Birds400-ABC As a target dataset, we collected images from Birds400 [15], which are derived from the Kaggle datasets. Birds400 contains images of 400 types of birds with various backgrounds. From the training split of the original dataset, we utilized 144 bird species with names starting with A, B, or C (Fig. 4). To realize bird-oriented clustering by cIDFD, we used the Landscape Pictures dataset [16], which includes high-quality images of natural landscapes. By randomly cropping and resizing those images, we generated 41,733 samples with $224\times 224$ pixels for the background dataset (Fig. 4).

We compared cIDFD with VAE, cVAE and eight other competitive deep clustering methods: CC, MiCE, SCAN, RUC, NNM, TCL, SPICE, IDFD. Given that VAE and the eight competitive deep clustering methods have no way to handle the background dataset, only the target dataset was used. In the clustering phase, we applied simple $k$-means to representations for VAE, cVAE, IDFD, and cIDFD. The number of clusters $k$ is set equal to the number of classes in each dataset as shown in Table 1. Clustering performance was evaluated by three popular metrics: clustering accuracy (ACC), normalized mutual information (NMI), and the adjusted rand index (ARI). These metrics give values in the range $[0,1]$, with higher scores indicating more accurate clustering assignments.

Table 2 lists performances for each method. These results show that cIDFD clearly outperform the conventional methods. In terms of ACC, the cIDFD scores were improved by approximately 24% for Stripe MNIST, by 7% for CelebA-ROH, and by 25% for Birds400-ABC. In particular, performance under our method is better than performance under cVAE, which is the most similar method in terms of CA setting usage, even for complex datasets such as CelebA-ROH and Birds400-ABC.

Fig. 5 visualizes feature representations of the three datasets, which are learned by IDFD and cIDFD. 128-dimensional representations were embedded into two-dimensional space by UMAP [12]. Point colors indicate ground truth labels. The distribution clearly shows that cIDFD is preferable to IDFD when grouping samples into clusters characterized by ground truth labels, which are the features we focus on.
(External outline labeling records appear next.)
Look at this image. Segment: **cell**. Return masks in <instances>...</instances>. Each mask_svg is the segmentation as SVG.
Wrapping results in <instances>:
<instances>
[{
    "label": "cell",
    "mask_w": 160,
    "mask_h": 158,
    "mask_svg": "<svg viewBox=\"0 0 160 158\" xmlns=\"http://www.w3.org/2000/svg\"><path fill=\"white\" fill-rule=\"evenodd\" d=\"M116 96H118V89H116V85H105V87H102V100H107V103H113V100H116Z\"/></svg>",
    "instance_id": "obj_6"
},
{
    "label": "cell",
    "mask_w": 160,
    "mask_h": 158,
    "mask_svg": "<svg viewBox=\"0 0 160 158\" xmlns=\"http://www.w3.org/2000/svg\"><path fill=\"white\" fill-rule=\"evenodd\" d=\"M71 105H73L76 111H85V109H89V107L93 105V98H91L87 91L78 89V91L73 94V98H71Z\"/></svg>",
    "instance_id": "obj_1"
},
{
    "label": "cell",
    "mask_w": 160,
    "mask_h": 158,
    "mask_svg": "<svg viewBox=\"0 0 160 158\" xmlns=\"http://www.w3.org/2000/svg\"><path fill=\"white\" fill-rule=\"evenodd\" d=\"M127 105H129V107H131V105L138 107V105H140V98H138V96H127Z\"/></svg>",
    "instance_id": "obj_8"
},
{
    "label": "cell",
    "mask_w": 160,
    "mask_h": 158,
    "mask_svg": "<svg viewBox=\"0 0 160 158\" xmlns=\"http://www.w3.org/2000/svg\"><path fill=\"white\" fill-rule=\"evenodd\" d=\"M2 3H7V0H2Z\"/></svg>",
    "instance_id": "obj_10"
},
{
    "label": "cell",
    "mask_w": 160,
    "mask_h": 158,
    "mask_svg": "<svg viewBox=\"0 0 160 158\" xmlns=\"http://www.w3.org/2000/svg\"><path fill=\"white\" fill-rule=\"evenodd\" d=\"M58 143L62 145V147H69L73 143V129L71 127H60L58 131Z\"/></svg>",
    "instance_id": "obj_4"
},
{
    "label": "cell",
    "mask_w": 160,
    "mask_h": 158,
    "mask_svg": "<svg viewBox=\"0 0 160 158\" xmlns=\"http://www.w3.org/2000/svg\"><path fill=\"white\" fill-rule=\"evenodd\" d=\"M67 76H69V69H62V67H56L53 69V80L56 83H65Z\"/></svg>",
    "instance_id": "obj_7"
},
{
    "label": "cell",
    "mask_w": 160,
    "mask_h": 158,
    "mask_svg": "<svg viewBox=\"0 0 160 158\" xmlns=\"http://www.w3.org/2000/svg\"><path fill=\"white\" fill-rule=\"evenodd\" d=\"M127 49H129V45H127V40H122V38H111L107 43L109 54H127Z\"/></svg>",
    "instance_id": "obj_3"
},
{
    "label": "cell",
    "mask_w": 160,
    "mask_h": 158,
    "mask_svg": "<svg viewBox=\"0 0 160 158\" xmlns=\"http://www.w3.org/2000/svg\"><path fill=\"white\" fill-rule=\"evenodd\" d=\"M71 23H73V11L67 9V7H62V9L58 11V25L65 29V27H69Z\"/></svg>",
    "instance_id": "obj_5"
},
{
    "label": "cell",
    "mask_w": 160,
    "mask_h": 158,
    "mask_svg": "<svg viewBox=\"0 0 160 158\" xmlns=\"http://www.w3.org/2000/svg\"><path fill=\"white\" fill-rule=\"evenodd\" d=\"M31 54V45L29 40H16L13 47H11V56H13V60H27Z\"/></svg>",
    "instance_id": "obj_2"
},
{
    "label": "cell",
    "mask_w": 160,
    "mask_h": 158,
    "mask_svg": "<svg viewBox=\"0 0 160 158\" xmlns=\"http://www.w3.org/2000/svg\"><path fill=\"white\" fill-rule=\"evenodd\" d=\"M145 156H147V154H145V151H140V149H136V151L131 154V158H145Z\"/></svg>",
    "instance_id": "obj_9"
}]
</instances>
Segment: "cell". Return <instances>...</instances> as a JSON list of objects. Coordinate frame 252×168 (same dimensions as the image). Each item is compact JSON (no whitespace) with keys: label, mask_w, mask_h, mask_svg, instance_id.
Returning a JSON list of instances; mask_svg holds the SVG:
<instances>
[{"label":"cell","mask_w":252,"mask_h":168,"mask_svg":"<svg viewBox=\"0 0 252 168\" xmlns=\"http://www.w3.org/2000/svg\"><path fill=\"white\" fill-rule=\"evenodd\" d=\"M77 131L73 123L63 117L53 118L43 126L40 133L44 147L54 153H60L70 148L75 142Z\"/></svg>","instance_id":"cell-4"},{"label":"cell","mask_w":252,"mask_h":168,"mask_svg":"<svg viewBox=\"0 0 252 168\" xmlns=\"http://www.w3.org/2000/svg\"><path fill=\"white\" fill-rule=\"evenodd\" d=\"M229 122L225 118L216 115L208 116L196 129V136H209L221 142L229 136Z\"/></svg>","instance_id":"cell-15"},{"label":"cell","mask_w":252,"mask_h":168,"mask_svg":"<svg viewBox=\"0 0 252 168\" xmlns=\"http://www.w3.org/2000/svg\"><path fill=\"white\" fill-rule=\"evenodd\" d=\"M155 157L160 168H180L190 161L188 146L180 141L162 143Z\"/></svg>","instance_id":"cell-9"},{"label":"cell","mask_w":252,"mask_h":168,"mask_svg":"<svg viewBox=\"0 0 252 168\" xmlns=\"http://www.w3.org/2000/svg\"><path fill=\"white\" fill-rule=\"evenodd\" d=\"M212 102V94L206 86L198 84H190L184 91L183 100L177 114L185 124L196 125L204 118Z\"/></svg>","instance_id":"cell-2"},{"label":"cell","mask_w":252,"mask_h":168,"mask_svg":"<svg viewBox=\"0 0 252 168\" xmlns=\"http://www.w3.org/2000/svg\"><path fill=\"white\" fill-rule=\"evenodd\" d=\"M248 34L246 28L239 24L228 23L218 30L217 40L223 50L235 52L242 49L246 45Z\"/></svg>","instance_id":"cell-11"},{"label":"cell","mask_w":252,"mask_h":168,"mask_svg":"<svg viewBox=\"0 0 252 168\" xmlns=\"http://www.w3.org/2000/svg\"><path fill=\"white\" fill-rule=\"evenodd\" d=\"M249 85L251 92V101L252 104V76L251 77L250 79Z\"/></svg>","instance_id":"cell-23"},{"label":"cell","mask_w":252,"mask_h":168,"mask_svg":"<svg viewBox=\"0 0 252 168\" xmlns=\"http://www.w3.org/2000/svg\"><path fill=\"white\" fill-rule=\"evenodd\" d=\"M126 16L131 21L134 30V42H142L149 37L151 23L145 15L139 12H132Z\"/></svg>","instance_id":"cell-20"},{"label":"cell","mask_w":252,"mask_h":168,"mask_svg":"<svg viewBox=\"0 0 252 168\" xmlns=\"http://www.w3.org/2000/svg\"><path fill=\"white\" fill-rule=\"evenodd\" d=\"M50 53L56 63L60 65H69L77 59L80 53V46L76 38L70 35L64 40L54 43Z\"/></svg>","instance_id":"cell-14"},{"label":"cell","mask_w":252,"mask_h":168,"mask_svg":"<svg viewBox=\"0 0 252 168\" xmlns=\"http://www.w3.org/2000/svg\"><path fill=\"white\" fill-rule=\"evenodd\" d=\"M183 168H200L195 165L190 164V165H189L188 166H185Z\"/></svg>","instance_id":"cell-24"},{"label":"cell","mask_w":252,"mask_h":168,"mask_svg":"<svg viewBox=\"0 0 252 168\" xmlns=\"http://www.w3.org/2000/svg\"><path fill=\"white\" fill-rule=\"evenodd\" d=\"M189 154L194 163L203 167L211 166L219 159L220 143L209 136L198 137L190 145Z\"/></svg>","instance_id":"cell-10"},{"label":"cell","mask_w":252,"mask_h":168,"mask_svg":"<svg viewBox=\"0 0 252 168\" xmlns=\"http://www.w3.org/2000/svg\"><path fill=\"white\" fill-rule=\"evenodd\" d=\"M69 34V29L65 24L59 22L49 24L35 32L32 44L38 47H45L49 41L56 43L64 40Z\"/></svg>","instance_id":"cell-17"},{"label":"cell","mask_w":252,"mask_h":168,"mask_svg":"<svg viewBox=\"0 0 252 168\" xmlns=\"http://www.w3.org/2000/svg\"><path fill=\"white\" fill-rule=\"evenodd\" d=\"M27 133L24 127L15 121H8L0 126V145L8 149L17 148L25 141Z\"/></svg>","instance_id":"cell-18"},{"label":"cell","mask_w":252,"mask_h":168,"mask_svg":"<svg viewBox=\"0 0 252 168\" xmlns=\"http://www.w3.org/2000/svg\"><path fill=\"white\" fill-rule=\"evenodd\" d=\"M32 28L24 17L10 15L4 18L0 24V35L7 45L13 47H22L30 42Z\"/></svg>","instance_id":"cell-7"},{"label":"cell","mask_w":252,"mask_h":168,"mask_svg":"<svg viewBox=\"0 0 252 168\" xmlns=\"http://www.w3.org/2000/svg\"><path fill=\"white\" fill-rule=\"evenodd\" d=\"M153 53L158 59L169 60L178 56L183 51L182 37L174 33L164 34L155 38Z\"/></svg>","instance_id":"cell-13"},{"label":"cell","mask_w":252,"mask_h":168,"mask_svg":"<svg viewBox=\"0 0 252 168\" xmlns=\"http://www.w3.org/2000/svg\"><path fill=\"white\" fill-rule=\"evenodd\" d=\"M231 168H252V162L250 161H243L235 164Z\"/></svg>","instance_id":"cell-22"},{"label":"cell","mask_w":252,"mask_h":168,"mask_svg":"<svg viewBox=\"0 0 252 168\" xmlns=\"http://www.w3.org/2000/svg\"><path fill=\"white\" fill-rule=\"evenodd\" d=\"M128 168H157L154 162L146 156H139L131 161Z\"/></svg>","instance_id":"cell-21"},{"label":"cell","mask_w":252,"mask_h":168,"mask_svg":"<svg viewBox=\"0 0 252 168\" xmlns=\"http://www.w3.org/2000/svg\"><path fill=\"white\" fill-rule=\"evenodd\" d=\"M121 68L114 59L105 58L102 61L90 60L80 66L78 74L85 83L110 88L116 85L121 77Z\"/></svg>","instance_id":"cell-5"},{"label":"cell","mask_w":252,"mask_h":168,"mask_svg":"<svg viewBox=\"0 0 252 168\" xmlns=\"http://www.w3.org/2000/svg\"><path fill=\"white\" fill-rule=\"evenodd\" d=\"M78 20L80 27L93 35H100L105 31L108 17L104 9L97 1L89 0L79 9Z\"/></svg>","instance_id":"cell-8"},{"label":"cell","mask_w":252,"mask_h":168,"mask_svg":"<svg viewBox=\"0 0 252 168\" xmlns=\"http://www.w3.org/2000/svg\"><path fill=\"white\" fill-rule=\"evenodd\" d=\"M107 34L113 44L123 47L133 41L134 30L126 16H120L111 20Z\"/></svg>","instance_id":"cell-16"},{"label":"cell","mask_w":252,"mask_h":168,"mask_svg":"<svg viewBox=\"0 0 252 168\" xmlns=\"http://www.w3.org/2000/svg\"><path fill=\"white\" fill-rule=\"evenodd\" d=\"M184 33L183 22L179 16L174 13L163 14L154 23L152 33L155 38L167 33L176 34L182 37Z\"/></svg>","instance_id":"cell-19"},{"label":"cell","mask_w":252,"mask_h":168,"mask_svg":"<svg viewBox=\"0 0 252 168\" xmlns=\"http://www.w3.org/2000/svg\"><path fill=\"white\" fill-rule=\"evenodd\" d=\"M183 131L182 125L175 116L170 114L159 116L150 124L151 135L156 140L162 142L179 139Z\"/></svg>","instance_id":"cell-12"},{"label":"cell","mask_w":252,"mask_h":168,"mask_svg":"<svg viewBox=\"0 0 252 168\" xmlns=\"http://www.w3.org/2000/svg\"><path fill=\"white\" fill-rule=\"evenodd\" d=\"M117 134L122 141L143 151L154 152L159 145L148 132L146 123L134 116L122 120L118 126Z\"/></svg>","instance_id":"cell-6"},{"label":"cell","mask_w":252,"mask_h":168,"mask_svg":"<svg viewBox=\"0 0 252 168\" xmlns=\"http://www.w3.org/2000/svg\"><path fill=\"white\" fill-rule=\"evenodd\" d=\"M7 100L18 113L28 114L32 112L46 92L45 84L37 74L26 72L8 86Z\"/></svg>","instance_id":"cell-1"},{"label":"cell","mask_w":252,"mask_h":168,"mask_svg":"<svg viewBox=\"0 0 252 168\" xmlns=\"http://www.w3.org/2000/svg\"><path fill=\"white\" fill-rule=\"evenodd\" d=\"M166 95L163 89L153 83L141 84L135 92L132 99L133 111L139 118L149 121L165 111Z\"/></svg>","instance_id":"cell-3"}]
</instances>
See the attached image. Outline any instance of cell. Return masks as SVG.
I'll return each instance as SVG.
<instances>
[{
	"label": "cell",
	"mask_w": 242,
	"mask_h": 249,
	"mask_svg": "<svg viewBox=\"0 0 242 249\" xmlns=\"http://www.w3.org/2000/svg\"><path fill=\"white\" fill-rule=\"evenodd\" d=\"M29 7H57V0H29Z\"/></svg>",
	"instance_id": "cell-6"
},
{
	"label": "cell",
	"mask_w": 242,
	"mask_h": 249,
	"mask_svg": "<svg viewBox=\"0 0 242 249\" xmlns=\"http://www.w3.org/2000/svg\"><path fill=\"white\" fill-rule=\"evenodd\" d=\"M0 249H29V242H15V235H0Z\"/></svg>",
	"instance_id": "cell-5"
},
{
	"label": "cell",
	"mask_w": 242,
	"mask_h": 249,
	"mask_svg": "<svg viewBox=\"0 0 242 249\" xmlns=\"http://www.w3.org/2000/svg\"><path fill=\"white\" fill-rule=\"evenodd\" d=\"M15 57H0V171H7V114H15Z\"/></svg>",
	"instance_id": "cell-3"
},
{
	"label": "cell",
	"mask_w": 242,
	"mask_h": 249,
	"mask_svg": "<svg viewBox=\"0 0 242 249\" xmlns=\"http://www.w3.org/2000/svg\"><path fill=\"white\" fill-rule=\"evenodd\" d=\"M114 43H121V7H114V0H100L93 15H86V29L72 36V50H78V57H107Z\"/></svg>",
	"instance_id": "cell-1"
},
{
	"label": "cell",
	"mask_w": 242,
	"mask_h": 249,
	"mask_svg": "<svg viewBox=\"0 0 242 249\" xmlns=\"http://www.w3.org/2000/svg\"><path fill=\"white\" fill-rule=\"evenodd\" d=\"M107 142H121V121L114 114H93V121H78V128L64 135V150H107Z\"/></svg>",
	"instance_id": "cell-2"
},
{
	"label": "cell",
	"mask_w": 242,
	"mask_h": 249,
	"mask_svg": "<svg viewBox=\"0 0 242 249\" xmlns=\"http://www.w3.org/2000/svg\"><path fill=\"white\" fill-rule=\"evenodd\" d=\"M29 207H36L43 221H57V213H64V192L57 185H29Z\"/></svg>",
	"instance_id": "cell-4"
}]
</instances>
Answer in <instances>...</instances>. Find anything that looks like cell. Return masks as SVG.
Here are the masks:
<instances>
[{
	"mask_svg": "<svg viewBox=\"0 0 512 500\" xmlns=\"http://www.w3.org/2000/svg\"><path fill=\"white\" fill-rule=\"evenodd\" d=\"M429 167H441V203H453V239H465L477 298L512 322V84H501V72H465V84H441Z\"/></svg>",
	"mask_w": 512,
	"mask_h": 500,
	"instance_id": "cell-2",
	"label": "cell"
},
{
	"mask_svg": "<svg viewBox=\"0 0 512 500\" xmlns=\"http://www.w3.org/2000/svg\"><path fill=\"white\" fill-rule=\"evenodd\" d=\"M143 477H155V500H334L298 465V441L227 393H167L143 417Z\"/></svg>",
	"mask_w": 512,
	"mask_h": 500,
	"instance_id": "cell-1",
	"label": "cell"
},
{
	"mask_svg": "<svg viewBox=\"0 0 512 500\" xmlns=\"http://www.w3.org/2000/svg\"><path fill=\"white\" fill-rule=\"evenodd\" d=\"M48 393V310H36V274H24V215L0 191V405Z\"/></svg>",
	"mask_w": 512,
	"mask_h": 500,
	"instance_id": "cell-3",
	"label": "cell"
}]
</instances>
For Stripe MNIST, IDFD created clusters excessively according to both the digits and stripes features, while cIDFD generated almost ten clusters. For CelebA-ROH, IDFD generated one distribution mixing two classes, but cIDFD generated distinct distributions according to the ground truth labels. cIDFD also correctly distinguished an extremely large number of bird species; however, in the IDFD results, samples of many classes were degenerated to several large clusters.

To clearly understand how our method works, we conducted experiments on similarity distribution for both IDFD and cIDFD with the synthetic image dataset Stripe MNIST. Fig. 6 shows the resulting histograms on four types of average similarity, which were calculated for each instance: the first type is similarity to instances of the same background and a different target; the second type is to instances of a different background and the same target; the third type is to instances of the same background and the same target; and the fourth type is to instances of a different target and a different background. In the case of IDFD (Fig. 6), the peaks of the first and second type of similarity are located in almost same lower region. As mentioned in Section 3.3, this situation is problematic. In contrast, cIDFD successfully moved the peak of the second type to the same position of the third type distribution in higher region (Fig. 6). On the other hand, the first and fourth type distributions are located in the same lower region. Consequently, instances with the same target features were clustered independently of the background features.